Nos crimes conexos, que sejam objeto do mesmo processo, estende-se aos demais a interrupção relativa a qualquer deles. (Redação dada pela Lei nº 7.209, de 11.7.1984) § 2º - Interrompida a prescrição, salvo a hipótese do inciso V deste artigo, todo o prazo começa a correr, novamente, do dia da interrupção. (Redação dada pela Lei nº 7.209, de 11.7.1984) Ora, conforme se apreende dos autos: · o fato criminoso ocorreu em 03/03/2013 (Id. 7141636 - Pág. 3) · o recebimento da denúncia data de 05/09/2014 (Id. 7141637 - Pág. 1); · a sentença, publicada no diário de justiça no dia 25/01/19 (conforme certidão de Id. 7141710 - Pág. 2), impôs à apelante a pena de 02 (dois) anos de detenção, em regime aberto, aplicando o sursis, nos termos do art. 77 do Código Penal, suspendendo a execução da pena por dois anos e determinando, no primeiro ano, a prestação de serviços à comunidade. · o primeiro ato de secretaria, após a prolação da sentença, se deu, segundo informações do sistema Libra em 05/02/2019 · o trânsito em julgado da ação penal para a acusação restou certificado em 03/09/2019 (Id. 7141723 - Pág. 5).

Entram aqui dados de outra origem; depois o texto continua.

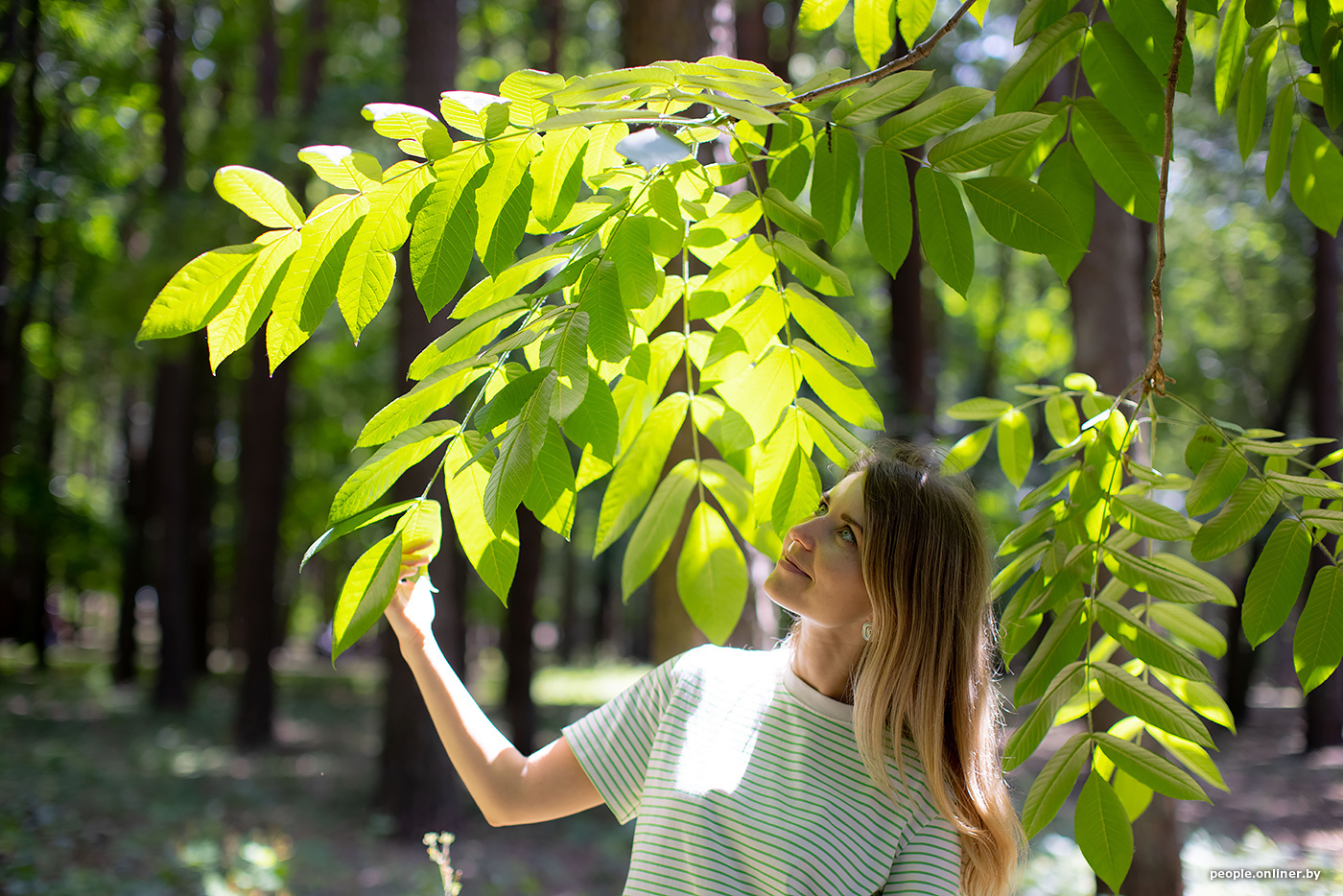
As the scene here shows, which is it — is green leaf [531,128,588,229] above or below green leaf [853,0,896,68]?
below

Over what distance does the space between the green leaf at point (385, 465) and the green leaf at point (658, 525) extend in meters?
0.66

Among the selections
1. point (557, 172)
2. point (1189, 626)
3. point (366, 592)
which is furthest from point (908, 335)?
point (366, 592)

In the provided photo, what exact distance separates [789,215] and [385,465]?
0.81 metres

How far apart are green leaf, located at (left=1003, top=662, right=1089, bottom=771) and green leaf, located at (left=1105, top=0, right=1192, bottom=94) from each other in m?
1.17

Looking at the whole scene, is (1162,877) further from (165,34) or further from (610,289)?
(165,34)

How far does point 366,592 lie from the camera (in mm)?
1467

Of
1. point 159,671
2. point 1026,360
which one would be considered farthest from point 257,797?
point 1026,360

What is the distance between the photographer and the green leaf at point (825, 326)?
177 centimetres

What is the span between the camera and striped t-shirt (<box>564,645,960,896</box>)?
187 centimetres

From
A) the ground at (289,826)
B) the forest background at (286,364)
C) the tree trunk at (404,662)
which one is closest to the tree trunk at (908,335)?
the forest background at (286,364)

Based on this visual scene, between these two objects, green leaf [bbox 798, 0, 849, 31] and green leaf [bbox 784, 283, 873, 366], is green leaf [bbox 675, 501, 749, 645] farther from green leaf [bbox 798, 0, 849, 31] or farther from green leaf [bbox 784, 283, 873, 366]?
green leaf [bbox 798, 0, 849, 31]

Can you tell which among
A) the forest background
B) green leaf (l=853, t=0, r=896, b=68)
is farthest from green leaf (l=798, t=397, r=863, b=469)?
the forest background

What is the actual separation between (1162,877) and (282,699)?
1583 centimetres

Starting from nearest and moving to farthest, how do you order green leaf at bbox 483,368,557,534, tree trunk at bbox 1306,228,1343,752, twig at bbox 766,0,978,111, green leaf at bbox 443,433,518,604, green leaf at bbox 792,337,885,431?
green leaf at bbox 483,368,557,534
green leaf at bbox 443,433,518,604
twig at bbox 766,0,978,111
green leaf at bbox 792,337,885,431
tree trunk at bbox 1306,228,1343,752
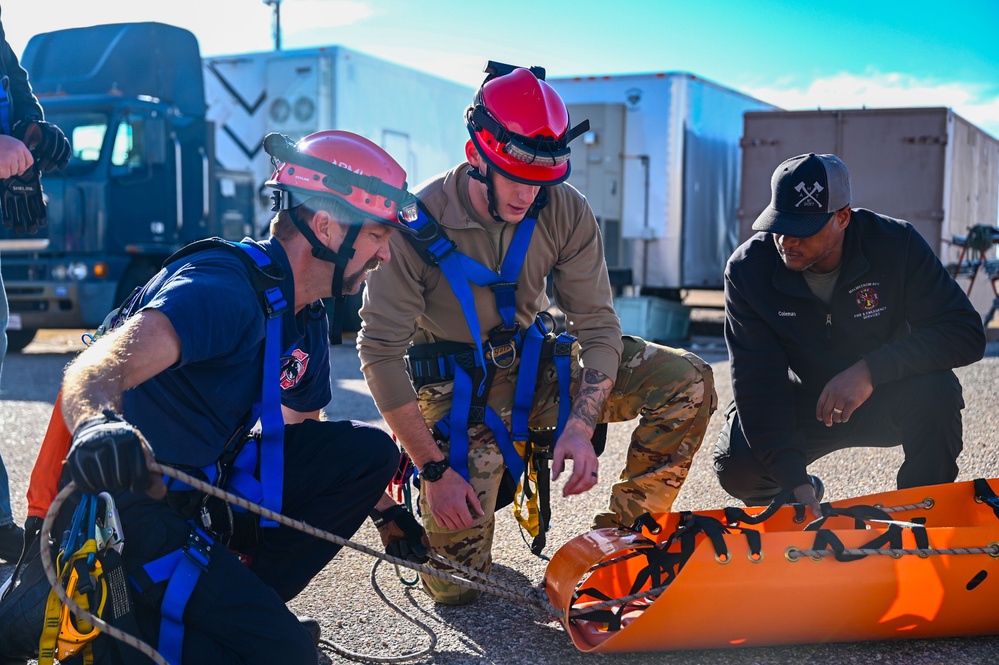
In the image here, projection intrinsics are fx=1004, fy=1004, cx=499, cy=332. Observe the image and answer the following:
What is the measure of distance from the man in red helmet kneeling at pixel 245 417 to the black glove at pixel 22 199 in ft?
5.02

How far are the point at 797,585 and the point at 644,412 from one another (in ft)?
3.71

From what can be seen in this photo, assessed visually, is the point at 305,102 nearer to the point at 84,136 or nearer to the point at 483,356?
the point at 84,136

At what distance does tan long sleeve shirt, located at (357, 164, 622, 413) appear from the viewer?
137 inches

Nesse contexto, o lapso temporal para se verificar a prescrição retroativa é de 04 (quatro) anos (artigo 109, inciso V, c/c artigo 110, §1º, do Código Penal), a partir do recebimento da denúncia (artigo 117, inciso I, do Código Penal) até a publicação da sentença condenatória (artigo 117, inciso IV, do Código Penal).
Em tal intervalo, passaram-se mais de 04 (quatro) anos.
Logo, o direito de punir do Estado se esvaiu no tempo.
Para melhor fundamentar, eis jurisprudência desta Egrégia Corte a tal respeito: EMENTA: APELAÇÃO PENAL ? CRIME DE FURTO SIMPLES ? ART. 155, CAPUT DO CPB ? PRESCRIÇÃO ? MATERIA DE ORDEM PÚBLICA (ART.61 DO CPP) - DE OFFICIO RECONHECER A PRESCRIÇÃO ? CONDENAÇÃO EM 01 ANO DE RECLUSÃO LAPSO TEMPORAL SUPERADO EM MAIS DE 04 ANOS ENTRE O RECEBIMENTO DA DENUNCIA (12/12/2013) E A SENTENÇA CONDENATÓRIA (17/05/2019) ? PEDAGOGIA DO ART. 107,IV E 109,V C/C ART. 110,§ 1º TODOS DO CPB ? NECESSÁRIO RECONHECER A PRESCRIÇÃO NA MODALIDADE RETROATIVA, RESTANDO PREJUDICADO A ANALISE DO MERITO RECURSAL ? DECISÃO UNÂNIME.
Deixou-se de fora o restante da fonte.